» TUGAS LATIHAN
1. Apakah pernyataan berikut sesuai dengan teks tentang aturan BPJS Kesehatan? Jawab ya atau tidak untuk tiap pernyataan, lalu kutip kata-kata penentunya dari teks. (a) Kondisi keuangan itu sudah betul-betul aman. (b) Penulis mengusulkan beberapa hal fundamental sebagai bahan pertimbangan bagi pemerintah. (c) Reformasi birokrasi disebut sebagai pilar utama dalam era kepemerintahan Presiden Jokowi.
2. Bagaimana terjemahan bahasa Inggris kalimat dari teks tentang aturan BPJS Kesehatan ini: "Berangkat dari sana, saya mengusulkan beberapa hal fundamental sebagai bahan pertimbangan bagi pemerintah sebelum menjalankan aturan tersebut."?

» TEKS HASIL EKSTRAKSI
::::::::

Memang, kondisi keuangan itu belum betul-betul aman mengingat ekskalasi pandemi yang masih sukar diprediksi. Tujuan pemerintah perihal penerbitan aturan itu pun mulia, agar masyarakat bersedia mendaftar ke dalam program tersebut serta terjamin nasibnya andai sewaktu-waktu sakit.
Hanya saja, ada kesan beleid itu terlalu berlebihan dan dipaksakan agar warga yang belum mendaftar, bahkan yang belum punya kemampuan membayar premi terdorong–jika bukan terpaksa–mengikuti program BPJS Kesehatan.
Berangkat dari sana, saya mengusulkan beberapa hal fundamental sebagai bahan pertimbangan bagi pemerintah sebelum menjalankan aturan tersebut.
Tak Sesuai Reformasi Birokrasi
Birokrasi merupakan mesin penggerak bagi pembagunan dan pelayanan publik. Adapun reformasi birokrasi merupakan pilar utama dalam era kepemerintahan Presiden Jokowi.
Beliau sebelumnya kerap melontarkan kritik terhadap berbagai birokrasi yang menghambat program pembangunan lantaran prosesnya yang panjang serta terlalu berbelit-belit.

::::::::

» BAHAN YANG DISEDIAKAN

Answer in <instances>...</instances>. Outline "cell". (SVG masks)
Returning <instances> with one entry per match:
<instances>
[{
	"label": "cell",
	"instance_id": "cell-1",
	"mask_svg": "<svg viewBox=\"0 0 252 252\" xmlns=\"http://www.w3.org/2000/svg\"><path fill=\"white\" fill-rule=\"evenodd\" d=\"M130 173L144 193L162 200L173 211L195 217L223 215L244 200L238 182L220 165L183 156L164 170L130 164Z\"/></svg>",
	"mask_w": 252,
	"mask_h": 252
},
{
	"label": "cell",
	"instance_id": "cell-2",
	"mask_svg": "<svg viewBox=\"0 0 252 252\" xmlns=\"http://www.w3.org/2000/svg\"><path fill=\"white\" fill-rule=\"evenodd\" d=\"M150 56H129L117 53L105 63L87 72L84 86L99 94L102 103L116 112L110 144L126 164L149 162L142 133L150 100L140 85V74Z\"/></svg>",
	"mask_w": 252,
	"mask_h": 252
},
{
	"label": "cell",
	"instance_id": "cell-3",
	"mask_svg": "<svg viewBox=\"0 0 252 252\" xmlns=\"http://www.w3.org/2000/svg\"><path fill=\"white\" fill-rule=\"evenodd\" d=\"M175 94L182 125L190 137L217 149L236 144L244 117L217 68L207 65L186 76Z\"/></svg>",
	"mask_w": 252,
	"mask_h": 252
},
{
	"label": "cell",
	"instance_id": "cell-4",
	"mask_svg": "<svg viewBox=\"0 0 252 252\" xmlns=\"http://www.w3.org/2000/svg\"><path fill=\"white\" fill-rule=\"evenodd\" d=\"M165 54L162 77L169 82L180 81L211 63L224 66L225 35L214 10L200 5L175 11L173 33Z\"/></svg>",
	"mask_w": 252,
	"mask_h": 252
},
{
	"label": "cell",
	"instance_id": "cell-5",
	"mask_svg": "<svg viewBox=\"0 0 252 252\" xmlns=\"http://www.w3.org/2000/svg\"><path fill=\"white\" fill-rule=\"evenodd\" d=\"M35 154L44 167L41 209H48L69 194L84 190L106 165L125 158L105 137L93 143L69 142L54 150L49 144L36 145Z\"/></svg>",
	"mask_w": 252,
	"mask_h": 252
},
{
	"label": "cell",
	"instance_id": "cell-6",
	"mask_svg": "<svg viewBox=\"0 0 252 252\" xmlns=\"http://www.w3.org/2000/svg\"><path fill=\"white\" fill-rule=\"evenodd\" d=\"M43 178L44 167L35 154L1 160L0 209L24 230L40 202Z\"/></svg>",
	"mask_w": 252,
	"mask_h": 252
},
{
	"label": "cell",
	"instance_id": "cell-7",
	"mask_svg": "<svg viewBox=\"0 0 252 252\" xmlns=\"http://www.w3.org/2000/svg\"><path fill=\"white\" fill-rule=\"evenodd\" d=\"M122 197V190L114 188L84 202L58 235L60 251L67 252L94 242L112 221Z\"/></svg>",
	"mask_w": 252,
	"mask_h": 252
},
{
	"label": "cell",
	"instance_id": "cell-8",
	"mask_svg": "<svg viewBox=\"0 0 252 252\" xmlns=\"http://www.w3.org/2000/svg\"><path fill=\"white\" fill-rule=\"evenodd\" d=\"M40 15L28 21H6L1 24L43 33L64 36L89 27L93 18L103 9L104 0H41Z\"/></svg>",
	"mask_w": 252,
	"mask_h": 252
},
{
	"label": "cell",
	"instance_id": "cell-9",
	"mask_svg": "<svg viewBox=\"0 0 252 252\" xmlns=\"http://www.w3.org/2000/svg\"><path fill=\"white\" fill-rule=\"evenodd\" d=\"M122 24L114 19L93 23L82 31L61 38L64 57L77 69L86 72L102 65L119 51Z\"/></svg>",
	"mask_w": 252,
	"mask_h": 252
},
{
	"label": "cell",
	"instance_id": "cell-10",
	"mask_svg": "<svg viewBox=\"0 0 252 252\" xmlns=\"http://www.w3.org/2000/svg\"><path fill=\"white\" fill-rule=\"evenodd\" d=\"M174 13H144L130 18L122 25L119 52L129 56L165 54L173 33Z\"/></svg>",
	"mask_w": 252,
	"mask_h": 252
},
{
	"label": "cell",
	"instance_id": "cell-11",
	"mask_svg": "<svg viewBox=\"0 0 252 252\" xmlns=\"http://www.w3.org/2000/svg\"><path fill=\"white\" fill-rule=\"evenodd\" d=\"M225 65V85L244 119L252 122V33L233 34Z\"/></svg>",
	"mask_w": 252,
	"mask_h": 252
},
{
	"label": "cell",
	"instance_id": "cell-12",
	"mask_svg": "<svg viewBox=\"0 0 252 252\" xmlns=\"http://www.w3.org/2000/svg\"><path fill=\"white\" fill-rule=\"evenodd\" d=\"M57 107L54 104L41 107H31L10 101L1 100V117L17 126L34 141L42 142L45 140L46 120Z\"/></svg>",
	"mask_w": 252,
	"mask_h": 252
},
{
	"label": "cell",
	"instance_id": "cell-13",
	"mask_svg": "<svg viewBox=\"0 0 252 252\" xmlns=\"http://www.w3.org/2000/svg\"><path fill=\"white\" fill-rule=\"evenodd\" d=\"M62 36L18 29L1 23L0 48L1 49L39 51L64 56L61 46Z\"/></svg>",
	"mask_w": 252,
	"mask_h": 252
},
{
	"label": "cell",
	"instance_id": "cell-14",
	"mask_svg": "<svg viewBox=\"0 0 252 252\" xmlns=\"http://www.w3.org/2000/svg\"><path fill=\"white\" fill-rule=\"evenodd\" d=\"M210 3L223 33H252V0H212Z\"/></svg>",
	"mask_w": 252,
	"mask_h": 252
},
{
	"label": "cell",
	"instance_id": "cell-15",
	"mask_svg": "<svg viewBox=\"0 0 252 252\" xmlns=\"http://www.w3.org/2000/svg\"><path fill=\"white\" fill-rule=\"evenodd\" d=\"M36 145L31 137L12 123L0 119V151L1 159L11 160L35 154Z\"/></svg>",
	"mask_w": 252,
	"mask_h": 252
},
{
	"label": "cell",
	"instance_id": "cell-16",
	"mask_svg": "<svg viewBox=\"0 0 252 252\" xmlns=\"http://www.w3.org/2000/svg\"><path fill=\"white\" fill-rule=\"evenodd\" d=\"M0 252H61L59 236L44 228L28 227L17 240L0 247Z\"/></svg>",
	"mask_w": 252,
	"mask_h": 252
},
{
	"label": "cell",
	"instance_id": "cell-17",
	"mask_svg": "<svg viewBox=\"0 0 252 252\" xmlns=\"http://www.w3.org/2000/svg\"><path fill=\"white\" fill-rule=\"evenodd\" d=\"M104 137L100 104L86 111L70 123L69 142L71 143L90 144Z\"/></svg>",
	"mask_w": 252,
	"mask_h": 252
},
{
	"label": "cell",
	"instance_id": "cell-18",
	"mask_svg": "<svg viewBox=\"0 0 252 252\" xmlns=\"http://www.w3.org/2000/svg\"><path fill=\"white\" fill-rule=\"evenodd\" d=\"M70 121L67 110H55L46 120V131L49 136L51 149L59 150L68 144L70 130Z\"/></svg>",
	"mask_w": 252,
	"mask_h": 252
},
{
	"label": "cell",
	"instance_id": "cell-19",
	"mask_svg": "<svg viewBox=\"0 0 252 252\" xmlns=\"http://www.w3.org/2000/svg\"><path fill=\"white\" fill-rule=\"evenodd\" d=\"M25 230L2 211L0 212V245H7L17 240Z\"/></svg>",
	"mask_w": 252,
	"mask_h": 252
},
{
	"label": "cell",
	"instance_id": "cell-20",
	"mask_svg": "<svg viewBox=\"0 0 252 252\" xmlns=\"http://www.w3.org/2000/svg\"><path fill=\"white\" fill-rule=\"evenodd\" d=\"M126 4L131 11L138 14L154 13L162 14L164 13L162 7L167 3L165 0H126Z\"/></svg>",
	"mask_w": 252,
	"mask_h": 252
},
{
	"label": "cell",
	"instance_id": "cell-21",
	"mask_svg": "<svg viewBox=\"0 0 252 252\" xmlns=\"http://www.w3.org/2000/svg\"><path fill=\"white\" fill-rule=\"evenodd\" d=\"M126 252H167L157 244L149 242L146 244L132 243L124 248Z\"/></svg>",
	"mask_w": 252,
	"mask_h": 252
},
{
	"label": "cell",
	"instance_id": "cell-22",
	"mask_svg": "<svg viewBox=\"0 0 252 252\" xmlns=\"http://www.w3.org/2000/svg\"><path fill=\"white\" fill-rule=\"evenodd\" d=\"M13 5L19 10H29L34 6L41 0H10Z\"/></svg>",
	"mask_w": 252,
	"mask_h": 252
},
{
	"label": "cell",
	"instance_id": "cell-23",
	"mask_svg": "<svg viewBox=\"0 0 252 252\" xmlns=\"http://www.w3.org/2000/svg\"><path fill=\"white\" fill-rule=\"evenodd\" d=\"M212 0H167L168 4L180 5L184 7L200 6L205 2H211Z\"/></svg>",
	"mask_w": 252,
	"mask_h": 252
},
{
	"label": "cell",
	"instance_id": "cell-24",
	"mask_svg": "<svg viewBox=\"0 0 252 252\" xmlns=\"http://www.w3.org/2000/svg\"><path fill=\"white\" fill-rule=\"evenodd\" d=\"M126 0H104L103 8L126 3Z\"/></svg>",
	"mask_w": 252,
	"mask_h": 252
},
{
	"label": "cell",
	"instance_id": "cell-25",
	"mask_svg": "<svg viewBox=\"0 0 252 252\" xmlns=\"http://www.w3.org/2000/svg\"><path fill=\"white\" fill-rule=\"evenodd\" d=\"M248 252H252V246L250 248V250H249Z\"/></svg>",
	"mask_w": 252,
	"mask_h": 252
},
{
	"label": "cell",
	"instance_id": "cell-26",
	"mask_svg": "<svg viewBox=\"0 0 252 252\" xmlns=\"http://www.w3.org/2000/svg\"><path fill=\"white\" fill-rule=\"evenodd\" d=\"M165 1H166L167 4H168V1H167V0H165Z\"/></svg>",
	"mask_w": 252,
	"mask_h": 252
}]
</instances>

::::::::

» JAWABAN LATIHAN
1.
(a) Tidak: "kondisi keuangan itu belum betul-betul aman"
(b) Ya: "saya mengusulkan beberapa hal fundamental sebagai bahan pertimbangan bagi pemerintah sebelum menjalankan aturan tersebut"
(c) Ya: "reformasi birokrasi merupakan pilar utama dalam era kepemerintahan Presiden Jokowi"

2. Starting from there, I propose several fundamental points for the government to consider before implementing the regulation.